*DEINE AUFGABE*:
Schreib alle Zeilen unten noch einmal ab und ersetze dabei „Forklift“ durch „Gabelstapler“. Alles andere bleibt gleich, nur die Bilder lässt du in deiner Antwort weg.

**** DIE DATEN

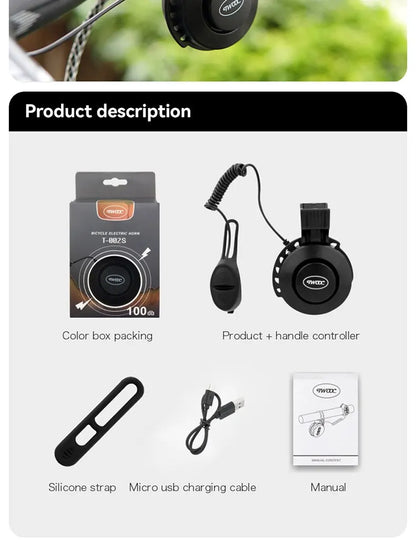 TWOOC Bicycle Electronic Horn Volume Adjustment 4 Kinds of Classic Cingtones Rechargeable 100dB Not Harsh Road Mountain Bike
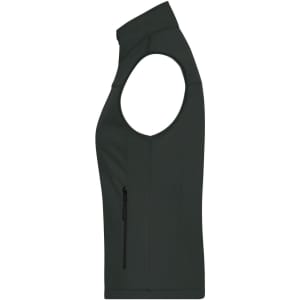 A dark green ladies softshell vest with a zip pocket and a sleeveless design. It features a logo on the fabric.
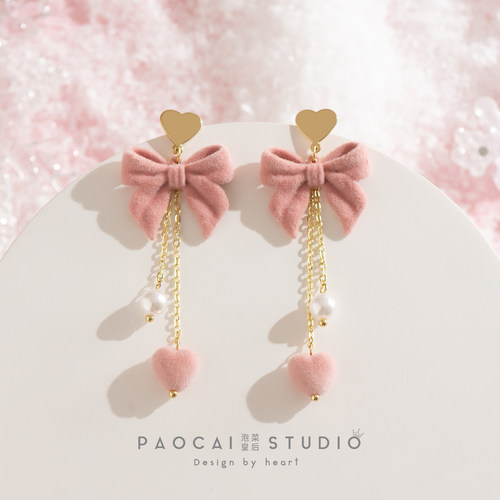 泡菜皇后甜美少女粉色蝴蝶结耳钉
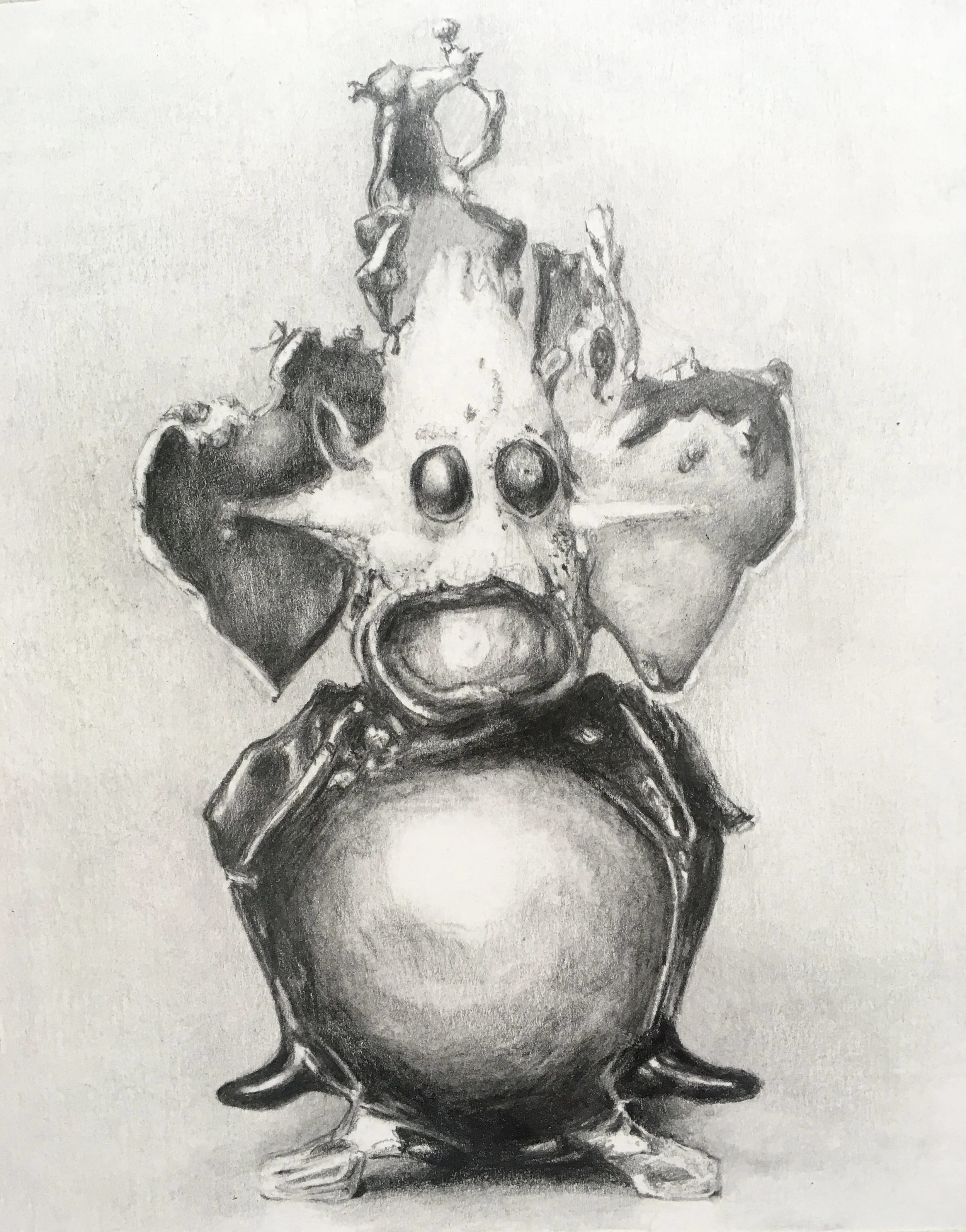Voice of blood, pencil on paper, 12 x 15 cm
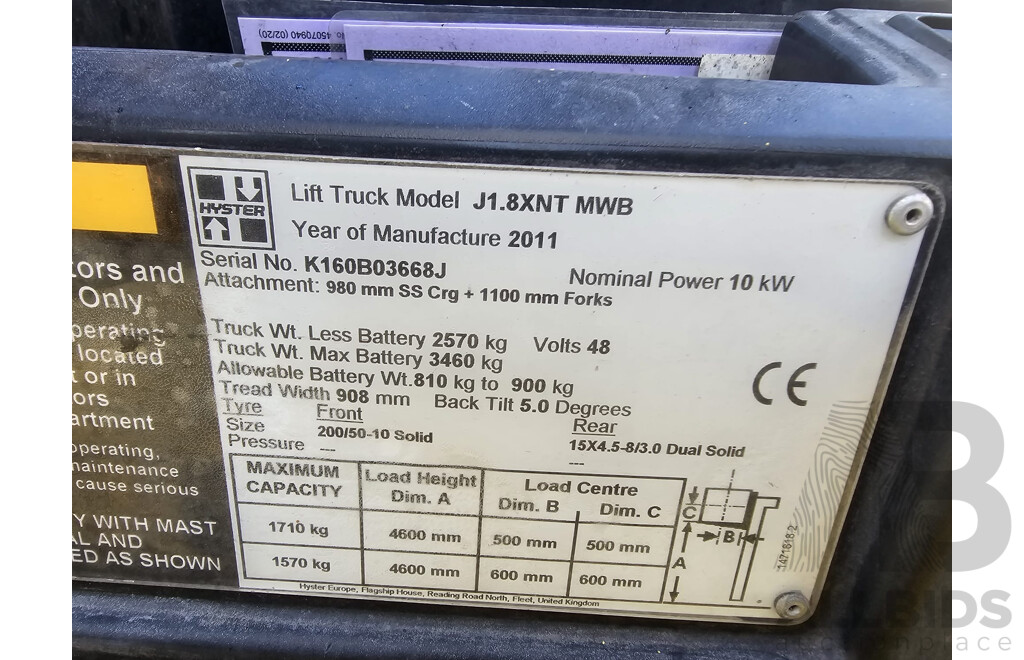 2011 HYSTER J1.8XNT MWB Forklift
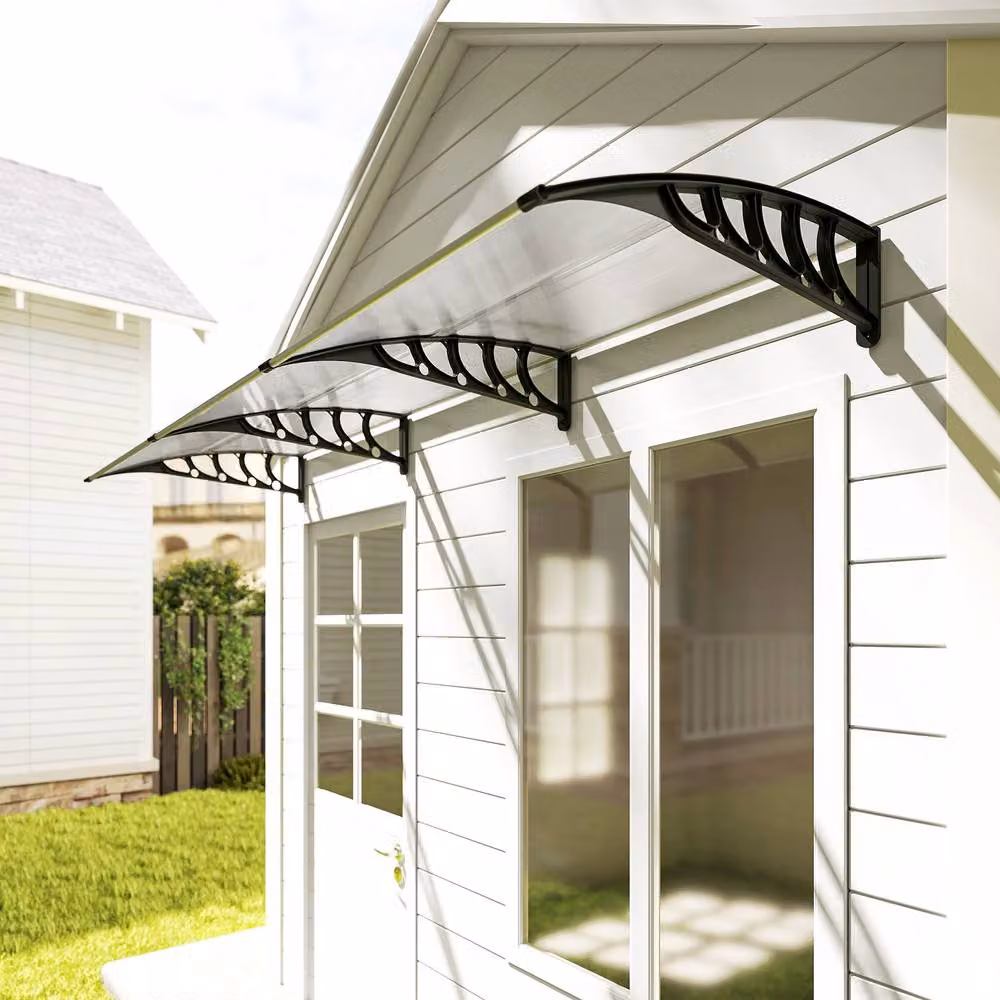 Rolipo Transparent Front Door Canopy Awning Rain Shelter with Aluminium Frame, W: 303 cm, H: 96 cm – 9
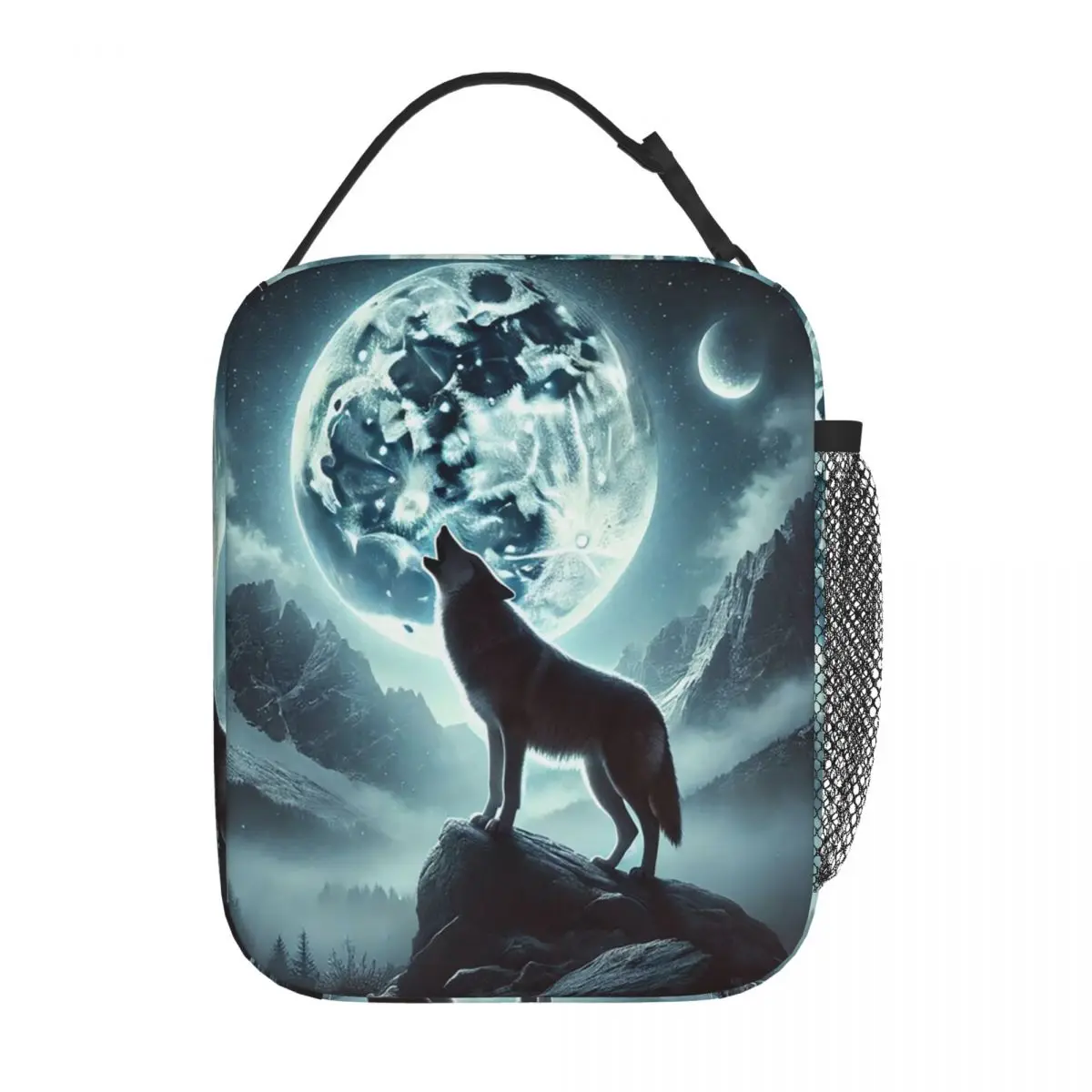 Howling Wolf Under The Moonlight Print Insulated Lunch Bag for Women Kids Portable Food Boxes Thermal Lunch Box Tote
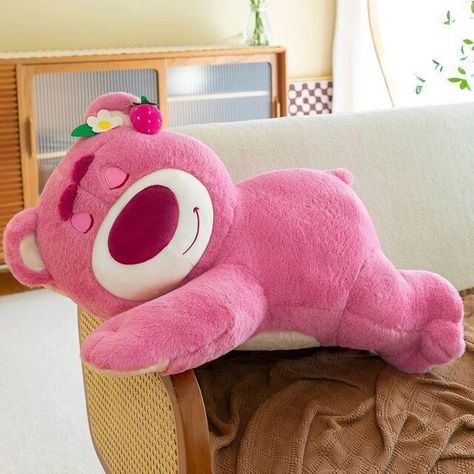 MINISO Cute Lying Strawberry Bear Doll Kawaii Cartoon Plush Toy Super Soft Sleeping Pillow Birthday Gift Valentine's Day Gift - AliExpress Big Plush, Strawberry Bear, Anime Toys, Cute Strawberry, Sleep Pillow, Kids Birthday Gifts, Bear Doll, Cute Toys, Soft Dolls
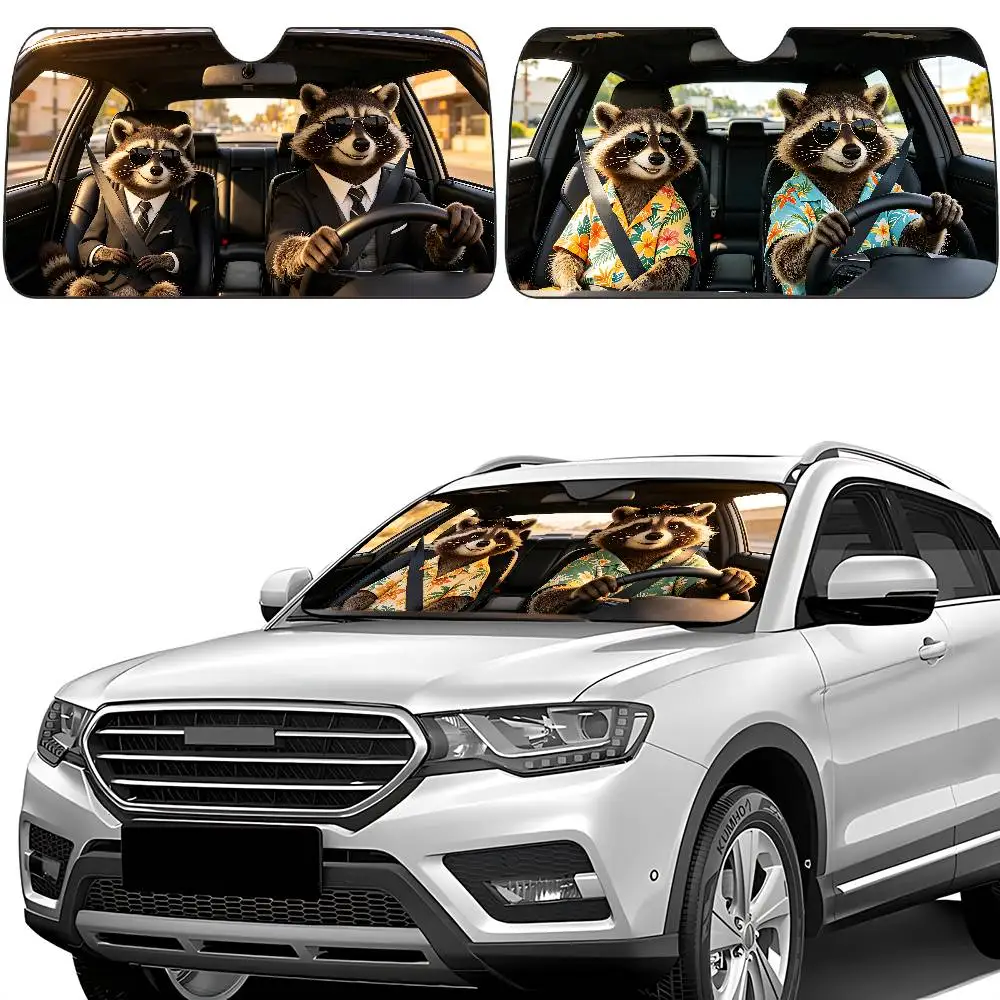 Raccoon Drive Car SunShade Car Sunshade Covers Cover Universal Windscreen Folding Visor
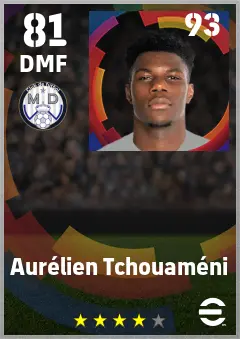 Aurelien Tchouameni eFootball 2026 player card — 81 OVR DMF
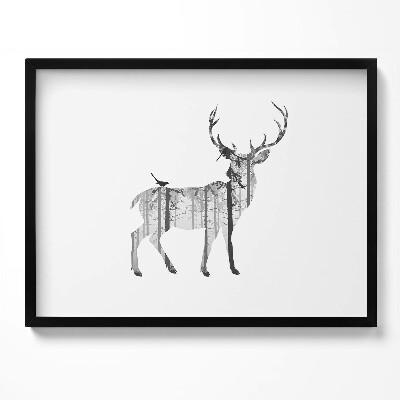 Kép keretben Szarvas és erdő sziluettje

********

*DEINE ANTWORT*:
 TWOOC Bicycle Electronic Horn Volume Adjustment 4 Kinds of Classic Cingtones Rechargeable 100dB Not Harsh Road Mountain Bike
 A dark green ladies softshell vest with a zip pocket and a sleeveless design. It features a logo on the fabric.
 泡菜皇后甜美少女粉色蝴蝶结耳钉
Voice of blood, pencil on paper, 12 x 15 cm
 2011 HYSTER J1.8XNT MWB Gabelstapler
 Rolipo Transparent Front Door Canopy Awning Rain Shelter with Aluminium Frame, W: 303 cm, H: 96 cm – 9
 Howling Wolf Under The Moonlight Print Insulated Lunch Bag for Women Kids Portable Food Boxes Thermal Lunch Box Tote
 MINISO Cute Lying Strawberry Bear Doll Kawaii Cartoon Plush Toy Super Soft Sleeping Pillow Birthday Gift Valentine's Day Gift - AliExpress Big Plush, Strawberry Bear, Anime Toys, Cute Strawberry, Sleep Pillow, Kids Birthday Gifts, Bear Doll, Cute Toys, Soft Dolls
 Raccoon Drive Car SunShade Car Sunshade Covers Cover Universal Windscreen Folding Visor
 Aurelien Tchouameni eFootball 2026 player card — 81 OVR DMF
 Kép keretben Szarvas és erdő sziluettje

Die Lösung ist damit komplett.